フィルタを使い捨てにすることは,適宜設定しうるものにすぎない。

イ.上記相違点2について検討する。
引用発明2における「濾過層」は,本願補正発明の「フィルタパケット」に相当し,引用発明2の「出口側の下層より入口側の上層になるに従ってその密度が粗くなる様構成されている密度勾配型の濾過層」は,本願補正発明における「互いの積層によって形成される複合パッドに似た構造を形成するろ過材の厚い層状配置構成で形成される深い勾配フィルタパケット」という要件を満たす。
引用発明1と引用発明2は共に,実質的に同時に,各フィルタパケットを通る形式のものである点で,共通する。また効率的な濾過をすることは,フィルタ一般において当然に有している課題であって,引用発明1も当該課題を有している。
とすれば,引用発明1において,効率的な濾過をするために,「フィルタ媒体19」に代えて,引用発明2の「密度勾配型の濾過層」を適用し,相違点2に係る本願補正発明の構成とすることに格別の困難性は認められない。

ウ.しかも,全体として本願補正発明が奏する効果も,引用発明1及び引用発明2から当業者が予測できたものであって,格別顕著なものとはいえない。

* 提供データ:

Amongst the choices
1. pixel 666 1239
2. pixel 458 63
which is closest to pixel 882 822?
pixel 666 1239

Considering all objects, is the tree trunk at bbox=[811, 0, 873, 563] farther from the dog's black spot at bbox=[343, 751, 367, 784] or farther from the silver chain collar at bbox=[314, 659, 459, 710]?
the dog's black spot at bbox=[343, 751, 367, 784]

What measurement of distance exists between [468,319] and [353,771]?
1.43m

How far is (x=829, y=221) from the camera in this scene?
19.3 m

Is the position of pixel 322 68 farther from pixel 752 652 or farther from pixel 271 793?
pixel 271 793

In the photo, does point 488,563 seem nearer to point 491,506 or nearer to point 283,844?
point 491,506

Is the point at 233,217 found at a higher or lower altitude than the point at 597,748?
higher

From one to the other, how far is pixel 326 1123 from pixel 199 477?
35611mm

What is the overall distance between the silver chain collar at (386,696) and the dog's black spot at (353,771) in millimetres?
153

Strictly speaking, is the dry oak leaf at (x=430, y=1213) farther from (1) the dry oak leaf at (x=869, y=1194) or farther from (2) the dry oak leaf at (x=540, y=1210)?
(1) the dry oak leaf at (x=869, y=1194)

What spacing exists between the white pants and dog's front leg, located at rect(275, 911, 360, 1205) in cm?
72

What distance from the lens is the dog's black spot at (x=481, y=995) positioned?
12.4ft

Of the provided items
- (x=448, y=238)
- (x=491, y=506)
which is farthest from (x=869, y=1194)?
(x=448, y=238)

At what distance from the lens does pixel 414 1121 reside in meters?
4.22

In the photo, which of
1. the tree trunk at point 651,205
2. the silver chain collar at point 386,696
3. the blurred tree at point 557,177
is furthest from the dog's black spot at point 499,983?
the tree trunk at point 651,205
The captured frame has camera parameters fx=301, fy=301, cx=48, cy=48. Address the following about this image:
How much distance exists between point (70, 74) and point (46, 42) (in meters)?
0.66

* 演習問題:
1) 次の記述(a)〜(c)が、引用発明の検討に関する抜粋の内容と一致するかどうかを判定してください。それぞれ「はい」か「いいえ」で答え、判断の根拠となる抜粋の語句を正確に引用してください。
(a) 引用発明2の「濾過層」は、本願補正発明の「フィルタパケット」に相当する。
(b) 効率的な濾過は、引用発明1が有していない課題である。
(c) 本願補正発明が奏する効果は、格別顕著なものと認められている。
2) 引用発明1・2を検討した抜粋について、最後の文に続く文章を書いてください。
データ行は参照する必要がありません。

* 解答:
1)
(a) はい。「引用発明2における「濾過層」は,本願補正発明の「フィルタパケット」に相当し」
(b) いいえ。「引用発明1も当該課題を有している」
(c) いいえ。「格別顕著なものとはいえない」

2)
(5)独立特許要件について
したがって,本願補正発明は,引用発明1及び引用発明2に基いて,当業者が容易に発明をすることができたものであるから,特許法第29条第2項の規定により,特許出願の際独立して特許を受けることができないものである。

(6)まとめ
以上のとおり,本件手続補正は,平成18年改正前特許法第17条の2第5項において準用する同法第126条第5項の規定に違反するものであり,特許法第159条第1項において読み替えて準用する同法第53条第1項の規定により却下されるべきものである。

3 本願発明について
(1)本願発明
上記のとおり,本件手続補正は却下されたので,本願の請求項1ないし請求項11に係る発明は,平成20年5月12日付けの手続補正により補正された特許請求の範囲の請求項1ないし請求項11に記載された事項により特定されるところ,請求項1は次のとおり記載されている。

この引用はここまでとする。